AUFGABEN =>
1. Nenne sämtliche Benutzernamen, unter denen im Forumsthread über Björn Beiträge veröffentlicht wurden.
2. Nimm den Forumsthread über Björn nach dem letzten Beitrag wieder auf und schreibe ihn weiter.

TEXTAUSSCHNITT =>
# Wo ist Björn?



## Fafa20 (23. Oktober 2011)

Servus zusammen,ich habe da mal eine kleine Frage. Was ist mit Björn (VetsHunter) passiert, habe lange nichts von ihm gehört.Ausserdem ist mir aufgefallen das er weder in den myBuffed Profilen als Team Mitglied geführt wird weder im beueb Buffed Magazin im Impressum steht.Arbeitet er nicht mehr bei Buffed und wenn ja warum habe nichts gelesen und auch nichts gehört.Habe ich was verpasst?Wäre nett wenn jemand der es weiß antworten könnte! Danke. mfg


----------



## Fafa20 (24. Oktober 2011)

hab ich ins falsche forum geschrieben oder weiß wirklich niemand bescheid?


----------



## ZAM (24. Oktober 2011)

Björn bestreitet mittlerweile neue Wege und arbeitet wohl demnächst eher im Bereich Fernsehen (nicht vor der Kamera ^^).


----------



## Fafa20 (24. Oktober 2011)

ah ok danke!hat mich nur gewundert das nirgendwo was gesagt wurde ausser ich habe es verpasst


----------



## Mund0 (29. Oktober 2011)

Aber ich hoffe Ihr lasst ihn ab und zu als Gast vor die Kamera.

Einträge mit szenenbezogenen Fragen =>
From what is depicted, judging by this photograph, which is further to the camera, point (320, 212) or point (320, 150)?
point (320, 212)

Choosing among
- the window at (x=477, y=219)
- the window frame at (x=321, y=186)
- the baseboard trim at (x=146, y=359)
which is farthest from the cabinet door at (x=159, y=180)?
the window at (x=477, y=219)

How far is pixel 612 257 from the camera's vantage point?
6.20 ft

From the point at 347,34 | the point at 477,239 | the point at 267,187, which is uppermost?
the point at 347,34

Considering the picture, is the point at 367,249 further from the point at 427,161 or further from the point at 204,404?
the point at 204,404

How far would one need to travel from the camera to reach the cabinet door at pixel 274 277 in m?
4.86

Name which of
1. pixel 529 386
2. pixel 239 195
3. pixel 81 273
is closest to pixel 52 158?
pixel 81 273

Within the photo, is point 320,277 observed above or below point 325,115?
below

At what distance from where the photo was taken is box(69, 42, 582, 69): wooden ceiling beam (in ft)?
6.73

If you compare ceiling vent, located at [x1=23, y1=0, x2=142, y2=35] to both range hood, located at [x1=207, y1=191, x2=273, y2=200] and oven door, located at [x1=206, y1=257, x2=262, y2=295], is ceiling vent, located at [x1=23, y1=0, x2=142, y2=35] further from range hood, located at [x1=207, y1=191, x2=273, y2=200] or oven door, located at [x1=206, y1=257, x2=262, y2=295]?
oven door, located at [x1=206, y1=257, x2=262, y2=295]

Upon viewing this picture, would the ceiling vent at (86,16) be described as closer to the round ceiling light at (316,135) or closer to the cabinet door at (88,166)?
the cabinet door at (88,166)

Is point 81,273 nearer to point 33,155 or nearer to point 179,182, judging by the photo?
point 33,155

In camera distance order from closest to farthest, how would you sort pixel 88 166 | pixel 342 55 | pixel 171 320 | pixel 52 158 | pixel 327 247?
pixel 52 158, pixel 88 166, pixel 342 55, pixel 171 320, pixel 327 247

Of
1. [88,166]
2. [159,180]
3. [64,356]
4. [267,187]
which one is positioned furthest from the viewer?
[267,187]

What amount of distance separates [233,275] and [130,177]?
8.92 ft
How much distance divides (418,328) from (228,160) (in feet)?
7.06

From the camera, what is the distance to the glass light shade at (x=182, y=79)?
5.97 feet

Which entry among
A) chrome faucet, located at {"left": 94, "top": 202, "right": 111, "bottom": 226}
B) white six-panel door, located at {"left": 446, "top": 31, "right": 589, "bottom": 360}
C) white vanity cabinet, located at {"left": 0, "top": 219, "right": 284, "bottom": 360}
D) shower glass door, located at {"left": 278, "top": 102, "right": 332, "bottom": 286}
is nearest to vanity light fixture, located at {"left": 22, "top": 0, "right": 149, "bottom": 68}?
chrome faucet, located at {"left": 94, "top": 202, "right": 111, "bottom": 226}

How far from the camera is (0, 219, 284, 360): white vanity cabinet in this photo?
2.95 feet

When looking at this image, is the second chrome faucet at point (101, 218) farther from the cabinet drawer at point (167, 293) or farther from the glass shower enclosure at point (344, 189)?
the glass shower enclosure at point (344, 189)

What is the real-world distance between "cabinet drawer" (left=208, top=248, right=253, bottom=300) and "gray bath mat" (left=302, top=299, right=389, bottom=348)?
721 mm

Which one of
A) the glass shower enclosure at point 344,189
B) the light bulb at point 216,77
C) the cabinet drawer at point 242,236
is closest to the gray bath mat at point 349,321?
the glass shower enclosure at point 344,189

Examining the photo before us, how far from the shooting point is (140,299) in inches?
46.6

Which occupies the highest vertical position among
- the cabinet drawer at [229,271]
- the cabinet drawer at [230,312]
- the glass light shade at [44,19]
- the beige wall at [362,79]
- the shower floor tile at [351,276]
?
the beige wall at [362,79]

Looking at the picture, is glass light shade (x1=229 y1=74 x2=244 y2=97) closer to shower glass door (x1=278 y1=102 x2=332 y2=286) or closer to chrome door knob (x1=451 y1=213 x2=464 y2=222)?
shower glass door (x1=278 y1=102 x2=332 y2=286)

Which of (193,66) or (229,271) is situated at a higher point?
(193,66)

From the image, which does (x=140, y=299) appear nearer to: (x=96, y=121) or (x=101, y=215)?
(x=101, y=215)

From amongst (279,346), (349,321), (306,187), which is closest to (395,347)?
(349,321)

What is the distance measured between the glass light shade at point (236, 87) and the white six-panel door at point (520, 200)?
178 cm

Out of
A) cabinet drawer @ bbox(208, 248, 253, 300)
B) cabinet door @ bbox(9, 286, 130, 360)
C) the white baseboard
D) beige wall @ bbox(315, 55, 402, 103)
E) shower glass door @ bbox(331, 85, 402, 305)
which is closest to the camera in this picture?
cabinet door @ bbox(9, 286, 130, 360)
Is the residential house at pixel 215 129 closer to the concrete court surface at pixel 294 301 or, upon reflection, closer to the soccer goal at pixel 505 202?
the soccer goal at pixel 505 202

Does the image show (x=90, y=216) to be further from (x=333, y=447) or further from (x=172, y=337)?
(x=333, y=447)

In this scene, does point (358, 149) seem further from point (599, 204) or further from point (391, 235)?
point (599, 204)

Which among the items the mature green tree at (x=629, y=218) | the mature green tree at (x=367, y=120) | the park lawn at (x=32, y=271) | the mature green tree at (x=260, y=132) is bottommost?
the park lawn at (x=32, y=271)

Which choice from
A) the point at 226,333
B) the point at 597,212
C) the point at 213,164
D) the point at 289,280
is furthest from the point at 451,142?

ANTWORTEN JE AUFGABE =>
1. Fafa20, ZAM, Mund0

2.
----------



## ZAM (7. November 2011)

Mund0 schrieb:


> Aber ich hoffe Ihr lasst ihn *ab und zu* als Gast vor die Kamera.



Das wird zumindest nach aktuellem Stand eher schwierig. Wenn er wo anders beschäftigt ist, hat er da seine Verpflichtungen und dann kann noch ein Lokalitätswechsel mit einen Faktor spielen. ^^


----------



## Tikume (7. November 2011)

Wie wärs mit einer von Bredow Handpuppe als Ersatz? Dann könnte Simon die Buffed Show zur Not auch mal solo moderieren


----------



## yerseke (11. November 2011)

ich finde es aber schon schade, dass er so kommentarlos verschwindet. 
er war ja über jahre ein sehr wichtiges mitglied des teams ...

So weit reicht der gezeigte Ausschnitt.